Big data analytics, as with many other new technologies, can suffer from hype together with the trough of disillusionment and scepticism that accompanies it.
If network data is big data, we’ve got no option but to climb up the slope of enlightenment. Is the problem we have in network data analytics really a big data problem?
To answer that first we have to define what we mean by big data; in my words:
- Small data: traditional RDBMS data processing applications with siloed data sets, i.e. non-distributed file system
- Big data: more data than can be stored on a single node and hence requires a distributed file system
The Google File System was the origin of big data distributed file systems we use today. The challenge with a distributed file system is how to achieve performant processing at scale? MapReduce addressed this by taking the processing to the data, rather than vice versa. GFS and MapReduce are the genesis of the big data technologies we use today; subsequent work open sourced by Doug Cutting et al at Yahoo gave rise to Hadoop and the broader big data analytics ecosystem. For a great write up on the history see: The history of Hadoop: From 4 nodes to the future of data.
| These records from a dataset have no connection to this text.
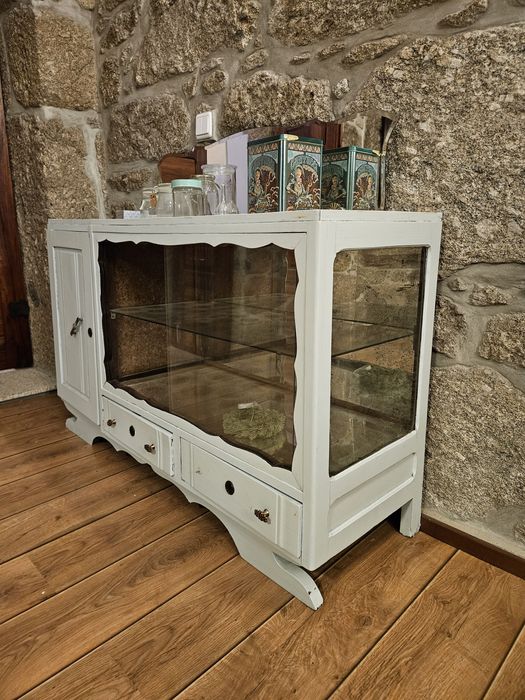 Móveis de sala vintage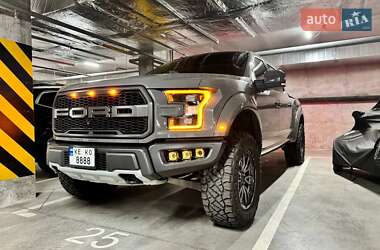 Пікап Ford F-150 2018 в 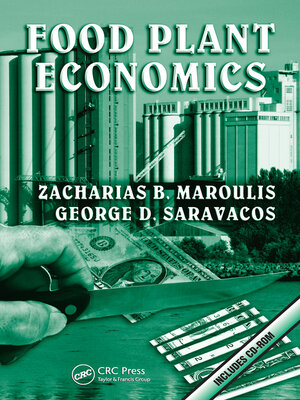 cover image of Food Plant Economics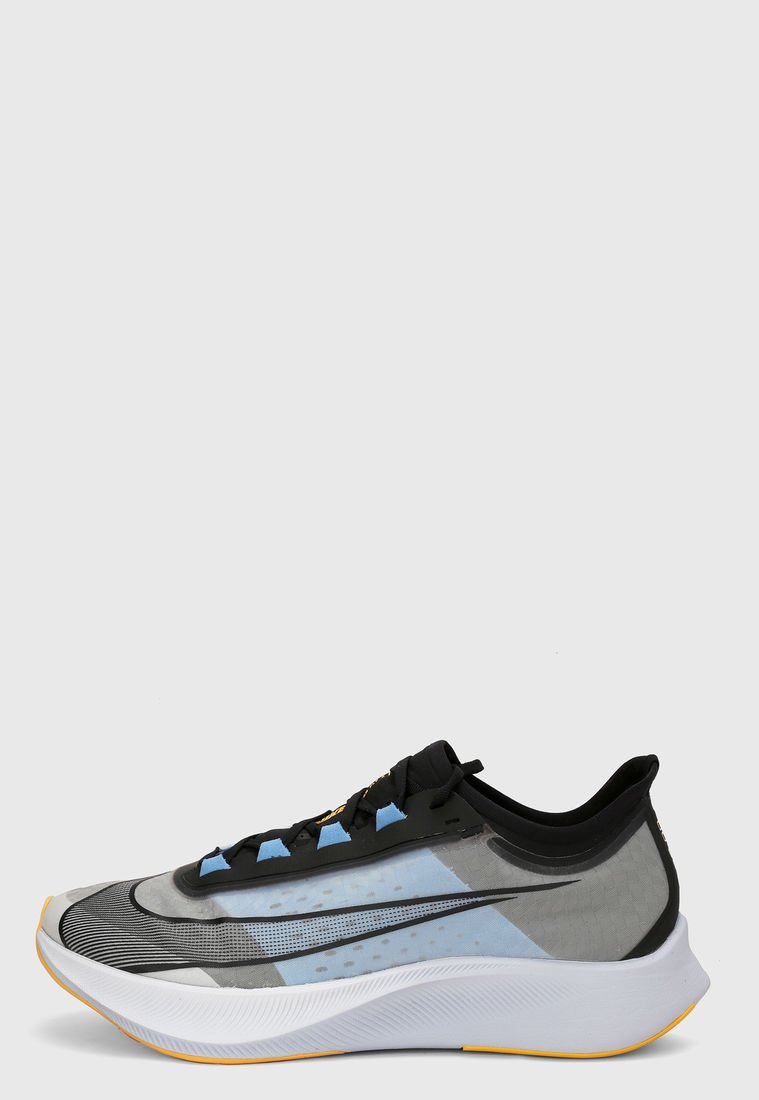 Tenis Running Negro-Azul-Gris-Blanco Nike Zoom Fly 3 - Compra Ahora |  Dafiti Colombia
With that groundwork out of the way, let’s get back to the question of whether network data is big data? We already see network operators producing 100s of Gigabytes of data per day. In addition, there are a number of factors are driving the need for higher scale network data processing:
- Breaking down data siloes. In networking we have traditionally stored data into different systems which form siloes by both by type (e.g. metric data separate to event data, etc.) and by domain (e.g. data centre data separate to IP WAN data separate to optical data, etc.). If we’re really to understand what is going on in our networks and bring to bear the power of analytics we need to break down these siloes and bring together the network dataset.
- Huge growth in traffic and devices. The Cisco VNI Global traffic forecast predicts a 3-fold increase in global IP traffic by 2020 and >60% increase in devices and connections. This will drive a significant increase in the amount of data that network operators need to process.
- Transition to telemetry. In network data analysis we’ve been constrained by SNMP for too long. With the transition to model-driven telemetry, data is streamed from devices rather than needing to be polled, and that data is accompanied by a model which enables it to be dynamically interpreted. Model-driven telemetry removes the shackles of SNMP and enables a broader set of data to be produced more frequently.
As these factors compound, it’s inevitable that network data is big data.